ECLI:NL:RBDHA:2022:1949
Rechtbank Den Haag
- Eerste aanleg - enkelvoudig
- Rechtspraak.nl
Afgeleid verblijfsrecht op grond van artikel 20 VWEU en arrest Chavez-Vilchez
In deze zaak heeft eiser, een Nigeriaanse man met een Spaans verblijfsdocument, beroep ingesteld tegen een besluit van de staatssecretaris van Justitie en Veiligheid. Het bestreden besluit, dat op 14 september 2021 is genomen, wees de aanvraag van eiser voor een afgeleid verblijfsrecht af. Eiser stelt dat hij voldoet aan de voorwaarden voor dit verblijfsrecht op basis van artikel 20 van het VWEU en het arrest Chavez-Vilchez, omdat hij zorgtaken verricht voor zijn dochter, die de Nederlandse nationaliteit heeft. De rechtbank heeft de zaak behandeld op 14 januari 2022, waarbij eiser werd bijgestaan door zijn gemachtigde en de staatssecretaris door zijn gemachtigde. De rechtbank heeft de uitspraaktermijn verlengd en op 3 maart 2022 uitspraak gedaan.

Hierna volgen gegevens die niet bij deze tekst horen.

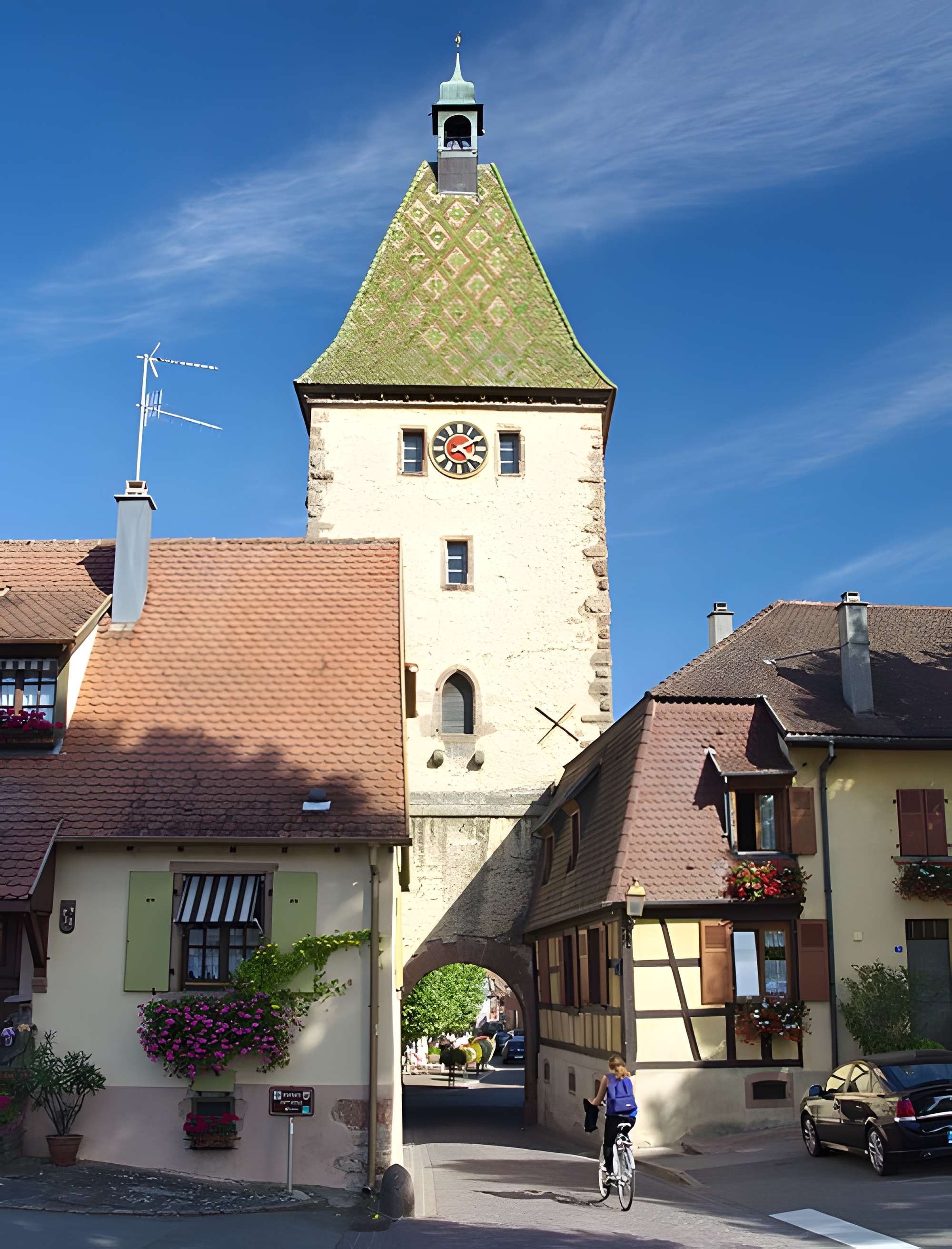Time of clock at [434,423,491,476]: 4:10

De rechtbank overweegt dat het aan eiser is om aan te tonen dat de weigering van een verblijfsrecht in Nederland zou betekenen dat zijn dochter de Europese Unie moet verlaten. Eiser beschikt over een geldig Spaans verblijfsdocument, wat betekent dat de weigering van een Nederlands verblijfsrecht niet automatisch leidt tot vertrek uit de EU. De rechtbank concludeert dat eiser buiten het toepassingsbereik van het arrest Chavez-Vilchez valt, omdat hij niet heeft aangetoond dat zijn dochter gedwongen zou worden de EU te verlaten. Bovendien heeft de rechtbank geoordeeld dat de staatssecretaris terecht geen beroep heeft gedaan op artikel 8 van het EVRM, omdat de aanvraag van eiser niet kan leiden tot afgifte van een verblijfsdocument.
De rechtbank verklaart het beroep ongegrond en er is geen aanleiding voor een proceskostenveroordeling. Eiser kan binnen vier weken na verzending van de uitspraak hoger beroep instellen bij de Afdeling bestuursrechtspraak van de Raad van State.